:: Text ::

Search code examples
rsplinesmoothinggam

How to predict GAM with smooth terms and basic functions with independent data?


I attempt to fit a GAM model with interactions between days (tt variable) and lagged predictors (k=2) using k basis functions.

library(mgcv)
# Example data
data=data.frame(
tt=1:107, # days
pol=(sample.int(101,size=107,replace=TRUE)-1)/100,
at_rec=sample.int(101,size=107,replace=TRUE),
w_cas=sample.int(2000,size=107,replace=TRUE)
)

# model
gam1<-gam(pol ~ s(tt, k = 10) + 
            s(tt, by = Lag(at_rec, k = 2), k = 10)+
            s(tt, by = Lag(w_cas, k = 2), k = 10), 
          data=data,method="GACV.Cp")
summary(gam1)

# while making newdata
> newdata=data.frame(tt=c(12,22),at_rec=c(44,34), w_cas=c(2011,2455))
# and prediction
> predict(gam1,newdata=newdata,se.fit=TRUE)

I got this error "Error in PredictMat(object$smooth[[k]], data) : Can't find by variable"

How to predict such a model with new data?


Solution

  • I'm 99.9% sure that the predict method can't find the by terms because they are functions of variables and it's looking for variables with exactly the names you provided: "Lag(at_rec, k = 2)".

    Try adding those lagged variables to your data frame as explicit variables and refit the model and it should work:

    data <- transform(data,
                      lag_at_rec = Lag(at_rec, k=2),
                      lag_w_cas = Lag(w_cas, k=2))
    gam1 <- gam(pol ~ s(tt, k = 10) + 
                  s(tt, by = lag_at_rec, k = 10)+
                  s(tt, by = lag_w_cas, k = 10), 
                data = data, method = "GACV.Cp")

:::
:: Supplied data ::

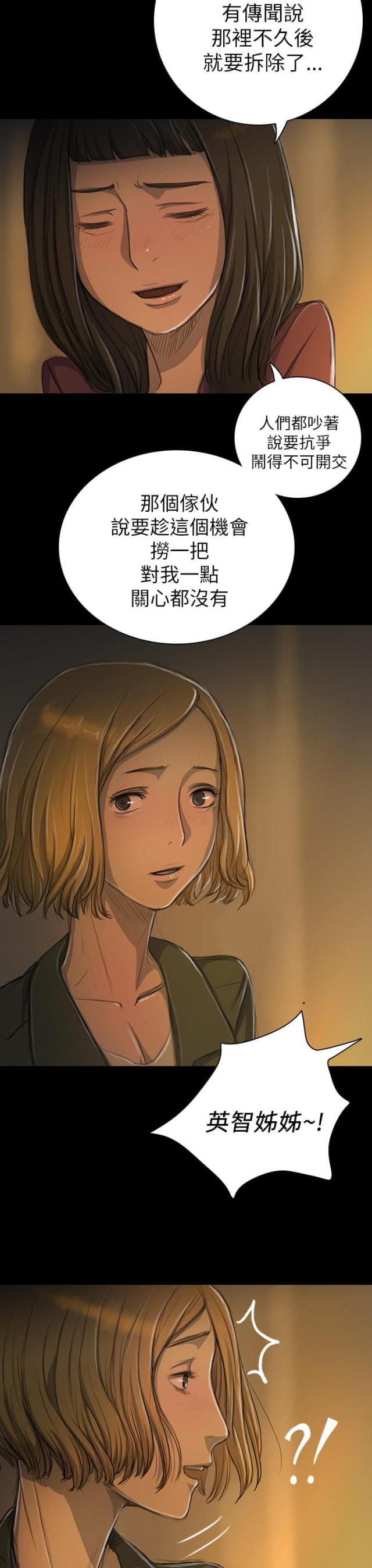 第25话4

:::

▶ [Your goal]: Extract the full thread on predicting a GAM with new data from above, reproducing every line without any change.

▶ [Your response]:
Search code examples
rsplinesmoothinggam

How to predict GAM with smooth terms and basic functions with independent data?


I attempt to fit a GAM model with interactions between days (tt variable) and lagged predictors (k=2) using k basis functions.

library(mgcv)
# Example data
data=data.frame(
tt=1:107, # days
pol=(sample.int(101,size=107,replace=TRUE)-1)/100,
at_rec=sample.int(101,size=107,replace=TRUE),
w_cas=sample.int(2000,size=107,replace=TRUE)
)

# model
gam1<-gam(pol ~ s(tt, k = 10) + 
            s(tt, by = Lag(at_rec, k = 2), k = 10)+
            s(tt, by = Lag(w_cas, k = 2), k = 10), 
          data=data,method="GACV.Cp")
summary(gam1)

# while making newdata
> newdata=data.frame(tt=c(12,22),at_rec=c(44,34), w_cas=c(2011,2455))
# and prediction
> predict(gam1,newdata=newdata,se.fit=TRUE)

I got this error "Error in PredictMat(object$smooth[[k]], data) : Can't find by variable"

How to predict such a model with new data?


Solution

  • I'm 99.9% sure that the predict method can't find the by terms because they are functions of variables and it's looking for variables with exactly the names you provided: "Lag(at_rec, k = 2)".

    Try adding those lagged variables to your data frame as explicit variables and refit the model and it should work:

    data <- transform(data,
                      lag_at_rec = Lag(at_rec, k=2),
                      lag_w_cas = Lag(w_cas, k=2))
    gam1 <- gam(pol ~ s(tt, k = 10) + 
                  s(tt, by = lag_at_rec, k = 10)+
                  s(tt, by = lag_w_cas, k = 10), 
                data = data, method = "GACV.Cp")